**** PROVIDED RECORDS ****
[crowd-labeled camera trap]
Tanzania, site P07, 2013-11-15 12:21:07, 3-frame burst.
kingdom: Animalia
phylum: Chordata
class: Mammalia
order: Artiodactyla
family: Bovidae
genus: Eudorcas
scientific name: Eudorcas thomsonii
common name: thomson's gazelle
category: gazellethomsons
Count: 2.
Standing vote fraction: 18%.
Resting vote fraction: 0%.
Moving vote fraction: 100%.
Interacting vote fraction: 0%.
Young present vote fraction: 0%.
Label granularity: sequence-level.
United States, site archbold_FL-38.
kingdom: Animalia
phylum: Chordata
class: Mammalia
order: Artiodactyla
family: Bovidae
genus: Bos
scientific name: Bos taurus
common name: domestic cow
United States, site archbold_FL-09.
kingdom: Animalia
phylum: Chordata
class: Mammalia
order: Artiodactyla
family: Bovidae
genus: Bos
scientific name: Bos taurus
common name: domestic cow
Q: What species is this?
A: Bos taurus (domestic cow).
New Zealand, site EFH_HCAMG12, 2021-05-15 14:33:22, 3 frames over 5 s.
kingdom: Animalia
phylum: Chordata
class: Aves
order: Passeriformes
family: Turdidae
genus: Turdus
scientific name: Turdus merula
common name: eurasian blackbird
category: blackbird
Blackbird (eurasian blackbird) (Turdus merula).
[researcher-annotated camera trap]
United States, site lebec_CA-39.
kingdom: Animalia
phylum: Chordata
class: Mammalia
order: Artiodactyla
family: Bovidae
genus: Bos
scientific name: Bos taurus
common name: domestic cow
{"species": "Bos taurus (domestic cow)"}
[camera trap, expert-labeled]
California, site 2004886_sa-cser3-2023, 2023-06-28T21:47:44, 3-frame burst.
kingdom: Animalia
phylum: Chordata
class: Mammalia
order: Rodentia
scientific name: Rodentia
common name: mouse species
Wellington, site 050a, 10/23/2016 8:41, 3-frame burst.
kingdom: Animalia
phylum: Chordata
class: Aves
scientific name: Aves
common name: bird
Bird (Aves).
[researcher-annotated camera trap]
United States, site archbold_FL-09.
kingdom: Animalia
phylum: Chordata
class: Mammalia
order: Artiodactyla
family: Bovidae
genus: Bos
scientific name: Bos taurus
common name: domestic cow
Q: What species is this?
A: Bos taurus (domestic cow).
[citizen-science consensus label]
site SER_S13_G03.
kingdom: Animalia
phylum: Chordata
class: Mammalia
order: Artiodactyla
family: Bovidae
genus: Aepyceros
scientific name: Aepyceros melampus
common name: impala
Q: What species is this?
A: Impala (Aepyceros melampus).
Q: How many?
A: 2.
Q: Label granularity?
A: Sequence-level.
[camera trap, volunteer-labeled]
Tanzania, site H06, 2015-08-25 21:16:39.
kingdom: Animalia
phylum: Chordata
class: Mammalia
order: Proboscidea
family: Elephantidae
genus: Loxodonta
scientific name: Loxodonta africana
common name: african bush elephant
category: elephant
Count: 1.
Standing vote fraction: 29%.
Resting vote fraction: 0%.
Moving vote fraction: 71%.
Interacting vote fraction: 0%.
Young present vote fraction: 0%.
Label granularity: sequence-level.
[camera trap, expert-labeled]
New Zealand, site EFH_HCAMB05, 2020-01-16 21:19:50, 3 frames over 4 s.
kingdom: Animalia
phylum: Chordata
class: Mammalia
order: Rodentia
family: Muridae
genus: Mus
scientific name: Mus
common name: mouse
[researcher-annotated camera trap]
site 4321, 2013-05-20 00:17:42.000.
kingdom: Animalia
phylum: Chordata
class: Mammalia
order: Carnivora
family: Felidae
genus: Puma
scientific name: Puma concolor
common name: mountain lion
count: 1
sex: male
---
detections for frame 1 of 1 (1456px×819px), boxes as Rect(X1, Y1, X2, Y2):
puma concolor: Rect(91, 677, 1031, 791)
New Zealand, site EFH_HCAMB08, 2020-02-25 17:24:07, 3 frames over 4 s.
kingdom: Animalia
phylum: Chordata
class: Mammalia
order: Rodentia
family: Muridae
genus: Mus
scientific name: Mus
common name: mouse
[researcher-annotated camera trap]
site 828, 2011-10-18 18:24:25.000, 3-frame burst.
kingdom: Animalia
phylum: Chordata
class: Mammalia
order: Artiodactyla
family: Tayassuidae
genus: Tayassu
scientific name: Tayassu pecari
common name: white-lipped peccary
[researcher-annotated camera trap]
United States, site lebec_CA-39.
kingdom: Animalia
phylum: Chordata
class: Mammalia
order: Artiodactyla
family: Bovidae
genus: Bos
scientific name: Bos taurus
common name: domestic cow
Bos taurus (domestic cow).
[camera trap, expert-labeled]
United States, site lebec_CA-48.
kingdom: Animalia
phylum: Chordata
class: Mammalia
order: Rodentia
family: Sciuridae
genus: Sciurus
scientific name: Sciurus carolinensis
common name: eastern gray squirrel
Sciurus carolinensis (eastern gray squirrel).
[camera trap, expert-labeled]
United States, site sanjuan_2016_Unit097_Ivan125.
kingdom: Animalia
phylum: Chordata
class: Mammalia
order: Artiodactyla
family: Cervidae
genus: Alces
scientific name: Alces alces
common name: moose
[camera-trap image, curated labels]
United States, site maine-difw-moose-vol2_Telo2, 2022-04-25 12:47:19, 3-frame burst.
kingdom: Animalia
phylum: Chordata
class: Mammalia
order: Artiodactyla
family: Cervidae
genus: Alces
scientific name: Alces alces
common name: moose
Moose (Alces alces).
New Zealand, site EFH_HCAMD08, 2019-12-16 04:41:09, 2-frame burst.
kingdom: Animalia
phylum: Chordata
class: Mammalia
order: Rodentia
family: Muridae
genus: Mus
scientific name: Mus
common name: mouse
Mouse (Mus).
****
The required answer is the complete data, repeated exactly.

→ **RESULT FOR THIS TASK**
[crowd-labeled camera trap]
Tanzania, site P07, 2013-11-15 12:21:07, 3-frame burst.
kingdom: Animalia
phylum: Chordata
class: Mammalia
order: Artiodactyla
family: Bovidae
genus: Eudorcas
scientific name: Eudorcas thomsonii
common name: thomson's gazelle
category: gazellethomsons
Count: 2.
Standing vote fraction: 18%.
Resting vote fraction: 0%.
Moving vote fraction: 100%.
Interacting vote fraction: 0%.
Young present vote fraction: 0%.
Label granularity: sequence-level.
United States, site archbold_FL-38.
kingdom: Animalia
phylum: Chordata
class: Mammalia
order: Artiodactyla
family: Bovidae
genus: Bos
scientific name: Bos taurus
common name: domestic cow
United States, site archbold_FL-09.
kingdom: Animalia
phylum: Chordata
class: Mammalia
order: Artiodactyla
family: Bovidae
genus: Bos
scientific name: Bos taurus
common name: domestic cow
Q: What species is this?
A: Bos taurus (domestic cow).
New Zealand, site EFH_HCAMG12, 2021-05-15 14:33:22, 3 frames over 5 s.
kingdom: Animalia
phylum: Chordata
class: Aves
order: Passeriformes
family: Turdidae
genus: Turdus
scientific name: Turdus merula
common name: eurasian blackbird
category: blackbird
Blackbird (eurasian blackbird) (Turdus merula).
[researcher-annotated camera trap]
United States, site lebec_CA-39.
kingdom: Animalia
phylum: Chordata
class: Mammalia
order: Artiodactyla
family: Bovidae
genus: Bos
scientific name: Bos taurus
common name: domestic cow
{"species": "Bos taurus (domestic cow)"}
[camera trap, expert-labeled]
California, site 2004886_sa-cser3-2023, 2023-06-28T21:47:44, 3-frame burst.
kingdom: Animalia
phylum: Chordata
class: Mammalia
order: Rodentia
scientific name: Rodentia
common name: mouse species
Wellington, site 050a, 10/23/2016 8:41, 3-frame burst.
kingdom: Animalia
phylum: Chordata
class: Aves
scientific name: Aves
common name: bird
Bird (Aves).
[researcher-annotated camera trap]
United States, site archbold_FL-09.
kingdom: Animalia
phylum: Chordata
class: Mammalia
order: Artiodactyla
family: Bovidae
genus: Bos
scientific name: Bos taurus
common name: domestic cow
Q: What species is this?
A: Bos taurus (domestic cow).
[citizen-science consensus label]
site SER_S13_G03.
kingdom: Animalia
phylum: Chordata
class: Mammalia
order: Artiodactyla
family: Bovidae
genus: Aepyceros
scientific name: Aepyceros melampus
common name: impala
Q: What species is this?
A: Impala (Aepyceros melampus).
Q: How many?
A: 2.
Q: Label granularity?
A: Sequence-level.
[camera trap, volunteer-labeled]
Tanzania, site H06, 2015-08-25 21:16:39.
kingdom: Animalia
phylum: Chordata
class: Mammalia
order: Proboscidea
family: Elephantidae
genus: Loxodonta
scientific name: Loxodonta africana
common name: african bush elephant
category: elephant
Count: 1.
Standing vote fraction: 29%.
Resting vote fraction: 0%.
Moving vote fraction: 71%.
Interacting vote fraction: 0%.
Young present vote fraction: 0%.
Label granularity: sequence-level.
[camera trap, expert-labeled]
New Zealand, site EFH_HCAMB05, 2020-01-16 21:19:50, 3 frames over 4 s.
kingdom: Animalia
phylum: Chordata
class: Mammalia
order: Rodentia
family: Muridae
genus: Mus
scientific name: Mus
common name: mouse
[researcher-annotated camera trap]
site 4321, 2013-05-20 00:17:42.000.
kingdom: Animalia
phylum: Chordata
class: Mammalia
order: Carnivora
family: Felidae
genus: Puma
scientific name: Puma concolor
common name: mountain lion
count: 1
sex: male
---
detections for frame 1 of 1 (1456px×819px), boxes as Rect(X1, Y1, X2, Y2):
puma concolor: Rect(91, 677, 1031, 791)
New Zealand, site EFH_HCAMB08, 2020-02-25 17:24:07, 3 frames over 4 s.
kingdom: Animalia
phylum: Chordata
class: Mammalia
order: Rodentia
family: Muridae
genus: Mus
scientific name: Mus
common name: mouse
[researcher-annotated camera trap]
site 828, 2011-10-18 18:24:25.000, 3-frame burst.
kingdom: Animalia
phylum: Chordata
class: Mammalia
order: Artiodactyla
family: Tayassuidae
genus: Tayassu
scientific name: Tayassu pecari
common name: white-lipped peccary
[researcher-annotated camera trap]
United States, site lebec_CA-39.
kingdom: Animalia
phylum: Chordata
class: Mammalia
order: Artiodactyla
family: Bovidae
genus: Bos
scientific name: Bos taurus
common name: domestic cow
Bos taurus (domestic cow).
[camera trap, expert-labeled]
United States, site lebec_CA-48.
kingdom: Animalia
phylum: Chordata
class: Mammalia
order: Rodentia
family: Sciuridae
genus: Sciurus
scientific name: Sciurus carolinensis
common name: eastern gray squirrel
Sciurus carolinensis (eastern gray squirrel).
[camera trap, expert-labeled]
United States, site sanjuan_2016_Unit097_Ivan125.
kingdom: Animalia
phylum: Chordata
class: Mammalia
order: Artiodactyla
family: Cervidae
genus: Alces
scientific name: Alces alces
common name: moose
[camera-trap image, curated labels]
United States, site maine-difw-moose-vol2_Telo2, 2022-04-25 12:47:19, 3-frame burst.
kingdom: Animalia
phylum: Chordata
class: Mammalia
order: Artiodactyla
family: Cervidae
genus: Alces
scientific name: Alces alces
common name: moose
Moose (Alces alces).
New Zealand, site EFH_HCAMD08, 2019-12-16 04:41:09, 2-frame burst.
kingdom: Animalia
phylum: Chordata
class: Mammalia
order: Rodentia
family: Muridae
genus: Mus
scientific name: Mus
common name: mouse
Mouse (Mus).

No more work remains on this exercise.